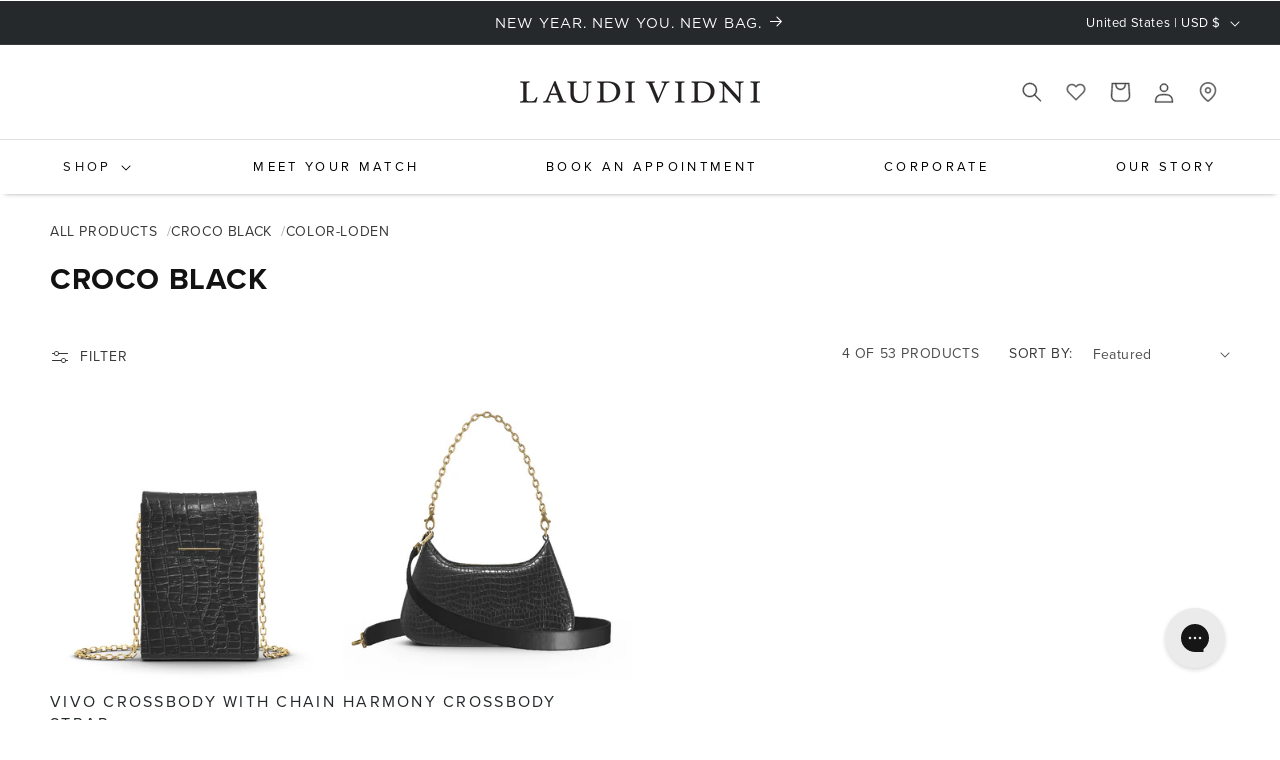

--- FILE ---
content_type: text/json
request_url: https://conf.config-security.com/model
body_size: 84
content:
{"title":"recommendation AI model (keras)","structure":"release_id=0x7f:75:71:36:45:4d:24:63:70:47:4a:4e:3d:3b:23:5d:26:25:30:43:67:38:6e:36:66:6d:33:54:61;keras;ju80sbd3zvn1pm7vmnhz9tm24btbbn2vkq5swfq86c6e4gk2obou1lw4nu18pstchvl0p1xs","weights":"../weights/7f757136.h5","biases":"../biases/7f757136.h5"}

******************************

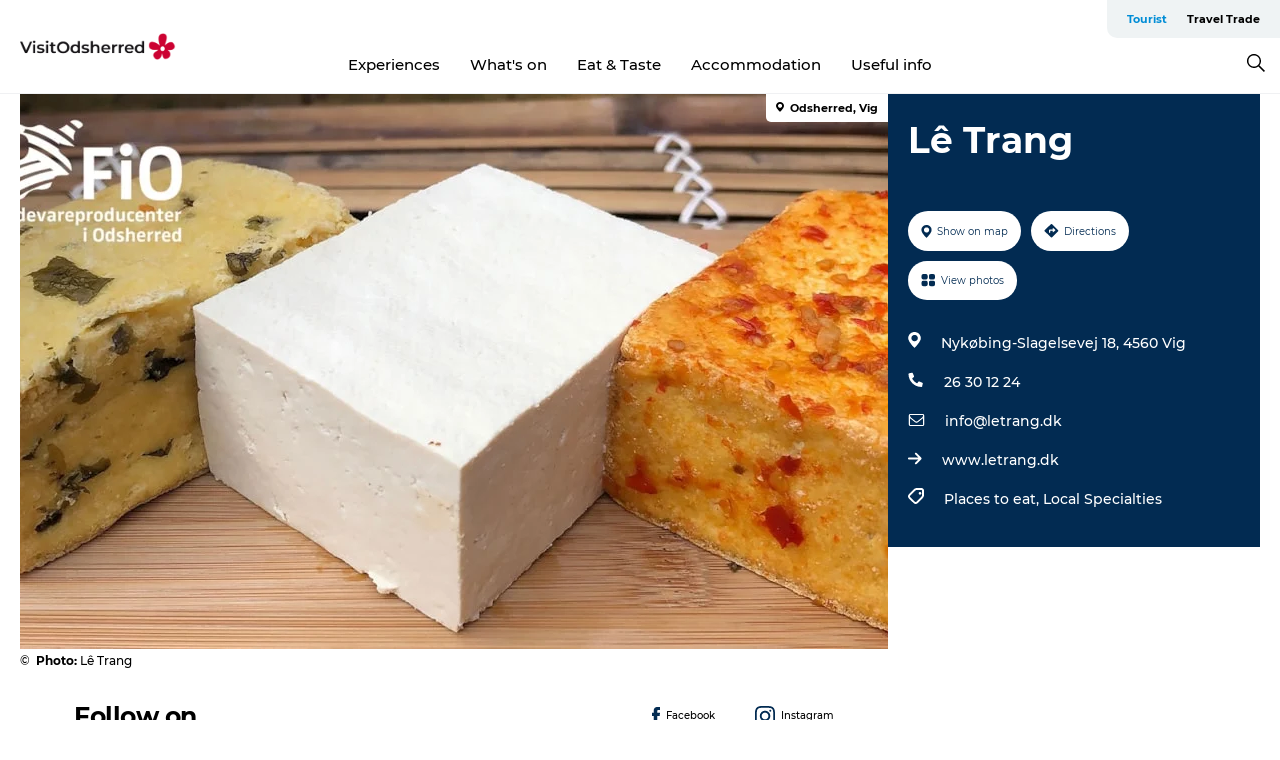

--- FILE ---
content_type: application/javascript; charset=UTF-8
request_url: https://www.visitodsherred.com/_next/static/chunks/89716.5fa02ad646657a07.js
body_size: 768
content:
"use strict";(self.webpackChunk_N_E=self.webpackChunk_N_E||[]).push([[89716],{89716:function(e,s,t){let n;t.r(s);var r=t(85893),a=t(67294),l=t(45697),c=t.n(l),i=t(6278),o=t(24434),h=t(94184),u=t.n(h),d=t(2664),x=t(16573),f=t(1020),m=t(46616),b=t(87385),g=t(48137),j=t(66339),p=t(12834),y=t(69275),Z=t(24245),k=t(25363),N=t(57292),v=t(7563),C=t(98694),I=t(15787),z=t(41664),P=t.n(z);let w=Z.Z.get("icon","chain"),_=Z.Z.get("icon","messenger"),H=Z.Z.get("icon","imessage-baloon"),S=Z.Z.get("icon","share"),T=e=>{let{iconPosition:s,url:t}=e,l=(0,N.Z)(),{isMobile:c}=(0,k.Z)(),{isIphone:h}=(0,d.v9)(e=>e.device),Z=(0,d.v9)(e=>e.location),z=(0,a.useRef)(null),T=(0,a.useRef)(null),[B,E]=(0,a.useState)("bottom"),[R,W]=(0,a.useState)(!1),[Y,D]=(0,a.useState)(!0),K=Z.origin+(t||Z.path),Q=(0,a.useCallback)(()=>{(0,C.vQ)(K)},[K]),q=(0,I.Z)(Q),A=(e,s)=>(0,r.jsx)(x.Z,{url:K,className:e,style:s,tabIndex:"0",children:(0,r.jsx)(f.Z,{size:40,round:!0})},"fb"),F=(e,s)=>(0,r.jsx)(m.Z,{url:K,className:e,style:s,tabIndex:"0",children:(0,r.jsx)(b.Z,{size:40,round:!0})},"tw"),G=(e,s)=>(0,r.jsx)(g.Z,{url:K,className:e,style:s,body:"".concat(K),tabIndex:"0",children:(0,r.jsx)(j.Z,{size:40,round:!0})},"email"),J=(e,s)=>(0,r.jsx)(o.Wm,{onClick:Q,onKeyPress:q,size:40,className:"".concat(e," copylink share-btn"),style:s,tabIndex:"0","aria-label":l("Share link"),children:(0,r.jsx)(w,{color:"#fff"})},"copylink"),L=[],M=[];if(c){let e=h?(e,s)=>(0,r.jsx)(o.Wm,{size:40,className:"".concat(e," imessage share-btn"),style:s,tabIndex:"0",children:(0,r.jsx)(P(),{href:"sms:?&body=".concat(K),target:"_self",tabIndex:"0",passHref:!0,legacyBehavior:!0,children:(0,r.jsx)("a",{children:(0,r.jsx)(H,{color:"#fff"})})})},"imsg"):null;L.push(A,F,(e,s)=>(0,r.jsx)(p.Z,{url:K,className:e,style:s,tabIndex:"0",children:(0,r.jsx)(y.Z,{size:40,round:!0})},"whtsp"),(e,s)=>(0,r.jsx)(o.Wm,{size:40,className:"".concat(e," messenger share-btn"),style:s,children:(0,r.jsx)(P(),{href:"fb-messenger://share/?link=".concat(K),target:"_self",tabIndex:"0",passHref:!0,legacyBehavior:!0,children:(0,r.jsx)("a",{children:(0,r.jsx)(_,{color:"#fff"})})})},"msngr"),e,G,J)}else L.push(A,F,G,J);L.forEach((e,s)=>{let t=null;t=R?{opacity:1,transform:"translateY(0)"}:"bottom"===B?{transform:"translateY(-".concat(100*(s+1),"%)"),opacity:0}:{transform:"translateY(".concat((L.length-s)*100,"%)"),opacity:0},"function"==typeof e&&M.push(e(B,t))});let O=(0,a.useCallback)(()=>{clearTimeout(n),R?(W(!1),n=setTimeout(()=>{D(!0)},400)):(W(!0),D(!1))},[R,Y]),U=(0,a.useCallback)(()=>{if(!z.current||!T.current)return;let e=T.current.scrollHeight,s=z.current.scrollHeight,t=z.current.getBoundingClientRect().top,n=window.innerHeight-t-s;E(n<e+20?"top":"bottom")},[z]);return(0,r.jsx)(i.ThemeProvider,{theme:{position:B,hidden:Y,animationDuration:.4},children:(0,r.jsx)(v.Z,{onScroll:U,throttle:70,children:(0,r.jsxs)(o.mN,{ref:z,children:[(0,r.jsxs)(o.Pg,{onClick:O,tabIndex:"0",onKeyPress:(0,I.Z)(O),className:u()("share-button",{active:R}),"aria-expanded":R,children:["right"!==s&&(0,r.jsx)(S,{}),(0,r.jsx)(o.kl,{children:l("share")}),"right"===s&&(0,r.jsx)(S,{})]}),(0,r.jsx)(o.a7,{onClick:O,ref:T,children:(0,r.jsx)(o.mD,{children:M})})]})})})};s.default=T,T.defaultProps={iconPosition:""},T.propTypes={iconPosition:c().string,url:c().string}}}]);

******************************

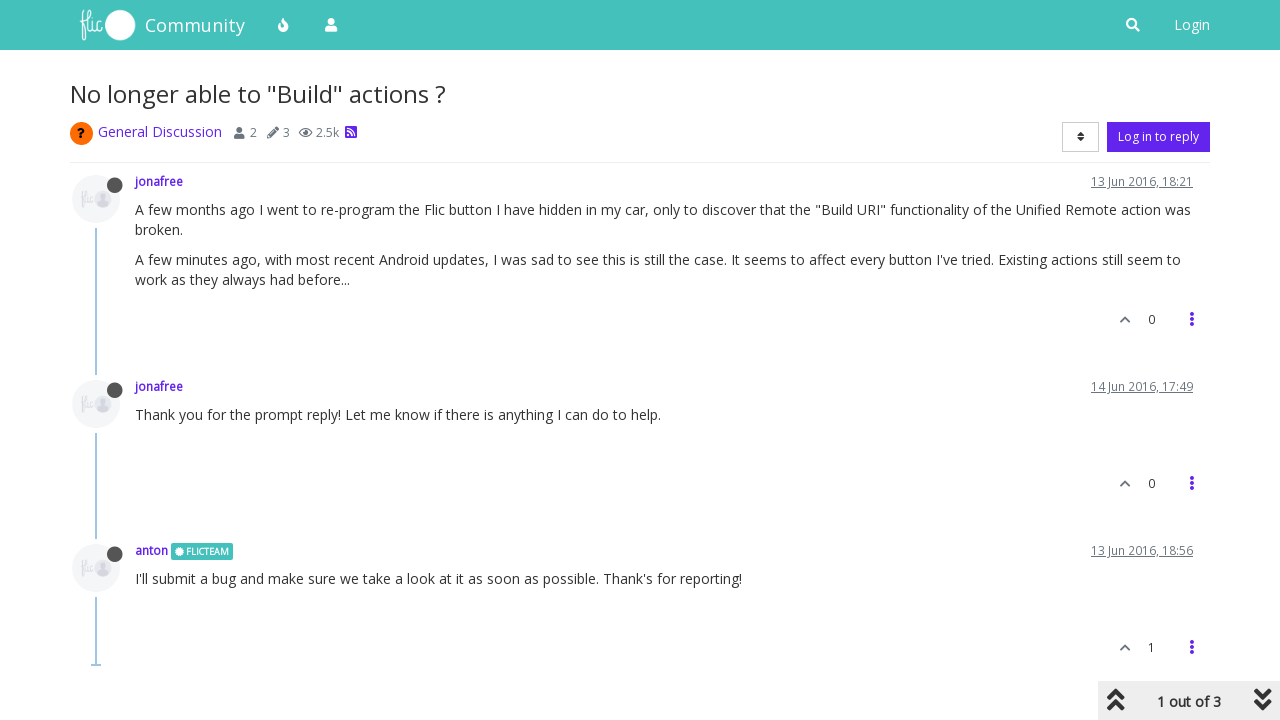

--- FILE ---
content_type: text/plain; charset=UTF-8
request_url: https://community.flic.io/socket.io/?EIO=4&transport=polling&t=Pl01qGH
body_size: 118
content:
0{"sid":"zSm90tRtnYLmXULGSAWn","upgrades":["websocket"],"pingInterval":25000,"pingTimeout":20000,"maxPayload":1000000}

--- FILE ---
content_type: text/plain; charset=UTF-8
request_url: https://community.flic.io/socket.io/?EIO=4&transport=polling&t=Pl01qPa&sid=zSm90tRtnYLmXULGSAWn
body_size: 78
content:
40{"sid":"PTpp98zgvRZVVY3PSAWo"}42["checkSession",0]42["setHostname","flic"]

******************************

» What you need to do
Where a line of the listing includes the word "transport", it counts; say how many such lines there are and nothing more.

» Reply to the exercise
2